French schools do not provide pupils with any of the basics, so they all need to be bought each year. Unfortunately the specific list tends to change each year, so the fountain pen from last year will no longer be any good this year, and will need to be replaced with a new one, the same goes for the pencil-case, the ruler etc. So the last week of August sees harassed mums rushing round the aisles of hypermarkets like Carrefour, Auchan and Leclerc, clutching their lists and desperately trying to find all these items.
Fortunately we left France before L got to a stage where she needed lots of equipment so I was saved this.
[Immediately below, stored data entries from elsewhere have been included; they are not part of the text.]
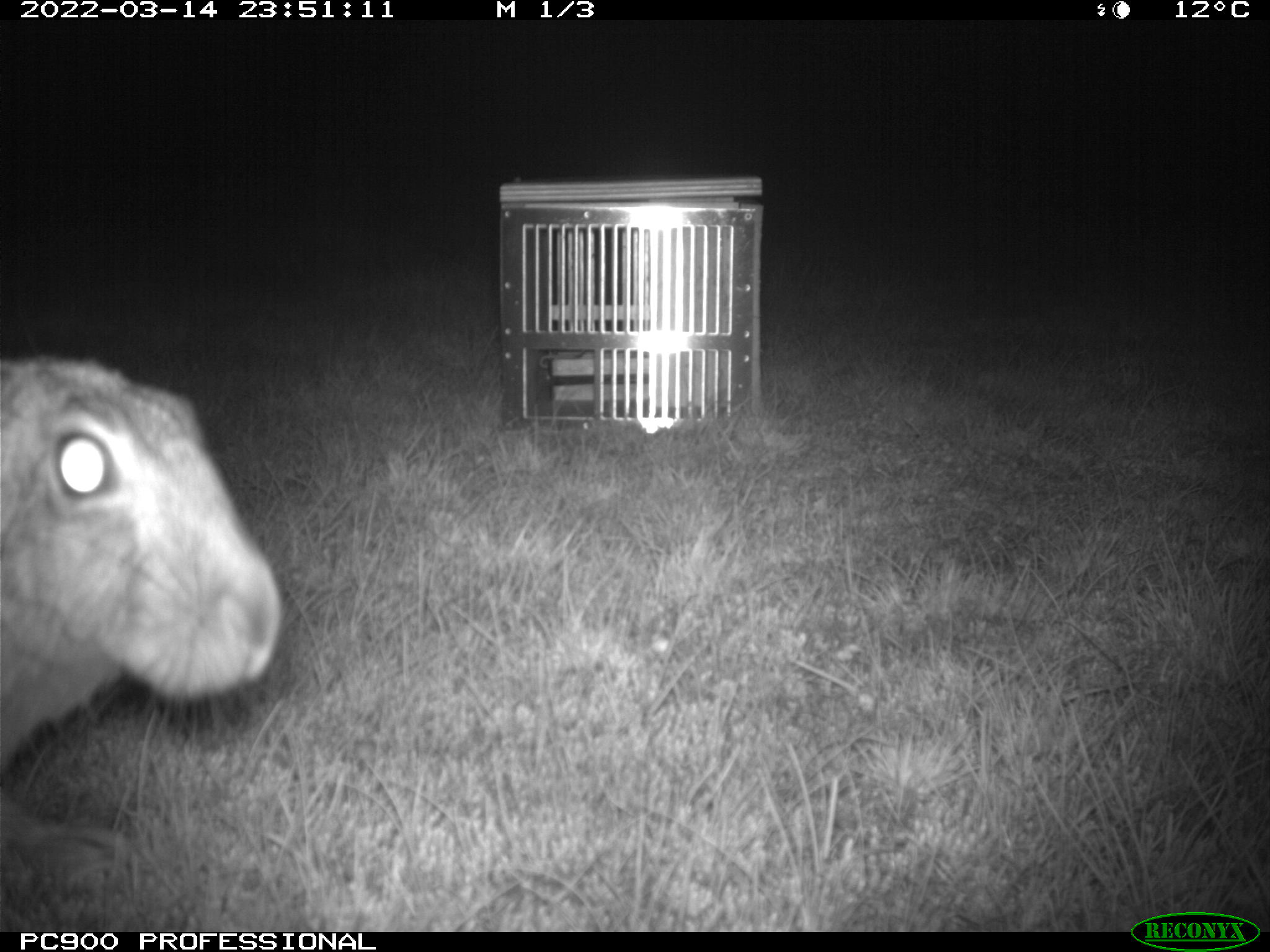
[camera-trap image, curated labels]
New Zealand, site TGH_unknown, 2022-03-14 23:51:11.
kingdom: Animalia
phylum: Chordata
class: Mammalia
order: Lagomorpha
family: Leporidae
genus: Lepus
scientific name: Lepus europaeus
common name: brown hare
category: hare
Hare (brown hare) (Lepus europaeus).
This is L’s first ever rentrée, aged 2 and 3/4 into the “petite section” of “maternelle”, basically the first year of nursery school.
So how does this differ from “back to school” in the UK?
I personally find that British parents are more relaxed about the return to school (unless their child is starting a new school which is often daunting no matter what country). Maybe this is due to the fact the British children have only been off for 6 weeks as against 2 – 2 and 1/2 months in France. Maybe it is because they just have to check that uniforms still fit and can buy more from a variety of places if they don’t. There is less stress over getting specific equipment which must conform to “la liste”. I certainly feel much more relaxed in my back to school preparations here which helps when you’re 7 months pregnant!
Good luck to L’s French friends who have left nursery school and are starting French primary school today in CP class (“Cours Préparatoire”), this is one year later than in the UK as the Reception class equivalent in France is in the nursery school and “big school” starts in the equivalent of Year 1. As for L she skipped off to Year 1 this morning without so much as a backward glance.